Wednesday, April 29, 2009

"Our increased reliance on laws to regulate behavior is a measure of how uncivilized we've become"

The great Professor Walter Williams, he of the amnesty for whites, on the way we were and the way we live now :

"During the 1940s, my family lived in North Philadelphia's Richard Allen housing project. Many families didn't lock doors until late at night, if ever. No one ever thought of installing bars on their windows. Hot, humid summer nights found many people sleeping outside on balconies or lawn chairs. Starting in the '60s and '70s, doing the same in some neighborhoods would have been tantamount to committing suicide. Keep in mind that the 1940s and '50s were a time of gross racial discrimination, high black poverty and few opportunities compared to today. The fact that black neighborhoods were far more civilized at that time should give pause to the excuses of today that blames today's pathology on poverty and discrimination. Policemen and laws can never replace customs, traditions and moral values as a means for regulating human behavior. At best, the police and criminal justice system are the last desperate line of defense for a civilized society. Our increased reliance on laws to regulate behavior is a measure of how uncivilized we've become."


(quoted at Booker Rising)

5 comments:

staybryte said...

An illegitimacy rate among black Americans rising from the low twenties (percentage terms) in the 1950s to well over 70 today (more like 99 in the cities) is of course, not worthy of any attention at all from liberal sociologists.

dearieme said...

I have a vague memory of once reading someone who argued that LBJ's welfare state had a much greater demoralising effect on blacks than on whites. I can't remember whether he had an explanation for it.

Mercurius Aulicus said...

In the words of Edmund Burke:

"men are qualified for civil liberty in exact proportion to their disposition to put moral chains on their own appetites. Society cannot exist unless a controlling power upon will and appetite be placed somewhere, and the less of it there is within, the more there is without. It is ordained in the eternal constitution of things that men of intemperate minds cannot be free. Their passions forge their fetters."

Stan said...

As I keep asking libertarians - how do you prevent libertarianism descending into libertinism?
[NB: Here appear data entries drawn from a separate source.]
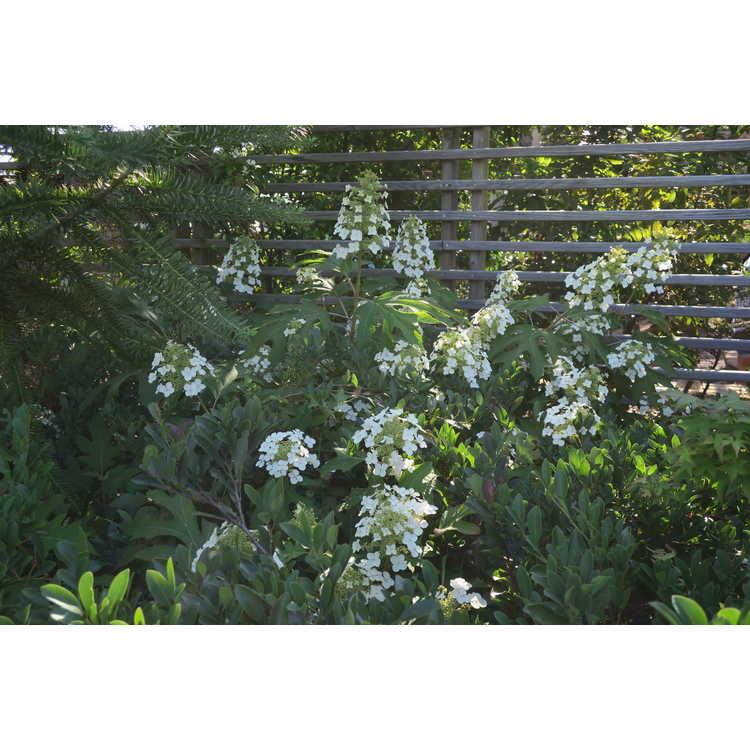 Hydrangea quercifolia 'Ice Crystal' - oakleaf hydrangea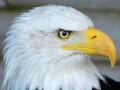 Students 2nd Prize - Thomas Payne - Sam the Bald Eagle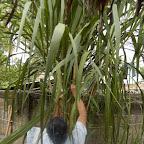 Cortando hojas de cañaflecha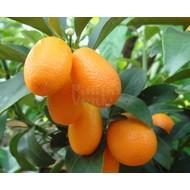 Eetbare Tuin Citrus fortunella - Citrus kumquat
As I keep asking everyone - how can the rule of law be expected to work when there isn't the expectation that you will be caught and punished for your crime?

As I like to put it - in the absence of an omnipresent God, the only alternative to restrain immoral and illegal behaviour is an omnipresent state.

That means more laws, more restrictions on what you can and can not do and more intrusive monitoring and surveillance of ordinary people going about their entirely law-abiding business.

Rob said...

"Policemen and laws can never replace customs, traditions and moral values as a means for regulating human behavior. At best, the police and criminal justice system are the last desperate line of defense for a civilized society."

Superb, and the complete antithesis of progressive liberal belief.